The contract for the 520 lights was worth $266,000 and is a remarkable success story for a firm fast becoming a favourite supplier to the U.S. military.
The lights are used for runway edge, threshold lighting, obstruction, taxiway, apron and construction lighting. They help guide C-130 transports, fighter jets and helicopters.
Pilots like them for safety reasons because the LED light source allows them to fly with night-vision goggles for better vision overall. Conventional incandescent lights created a "blooming" or blinding effect inside the NVGs.
Long been involved in marine lighting, Carmanah recently branched out into the aviation sector, David Davies, director of communications for the company said in an interview yesterday.

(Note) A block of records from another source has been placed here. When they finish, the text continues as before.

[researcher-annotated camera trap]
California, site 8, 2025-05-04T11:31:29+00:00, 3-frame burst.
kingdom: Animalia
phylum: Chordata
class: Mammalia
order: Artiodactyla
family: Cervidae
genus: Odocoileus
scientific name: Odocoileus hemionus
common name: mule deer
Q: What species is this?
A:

The company has already sold lights worth $1.6 million to the U.S. military this year and has just signed a $1.6-million contract with the London transport authorities to provide lighting systems for 300 bus shelters in the U.K.
Art Aylesworth, Carmanah's CEO anticipates more business coming the public company's way. "New orders are coming in as more military engineers, ground crews and pilots experience first hand the safety and cost advantages of our technology," he said.
The self-contained, solar-powered lights require no external electrical inputs or wiring. They can be quickly and easily installed as a permanent, temporary or expedited airfield-lighting system that will operate maintenance-free for up to five years.
An added bonus is that they are very economic, offering up to 90-per-cent cost savings over conventionally powered lights.
The technology's secret is a patented micro-power system inside the lights that allows them to be used virtually worldwide. They have been successfully tested as far north as Alaska. Vancouver International Airport is also testing them, says Davies.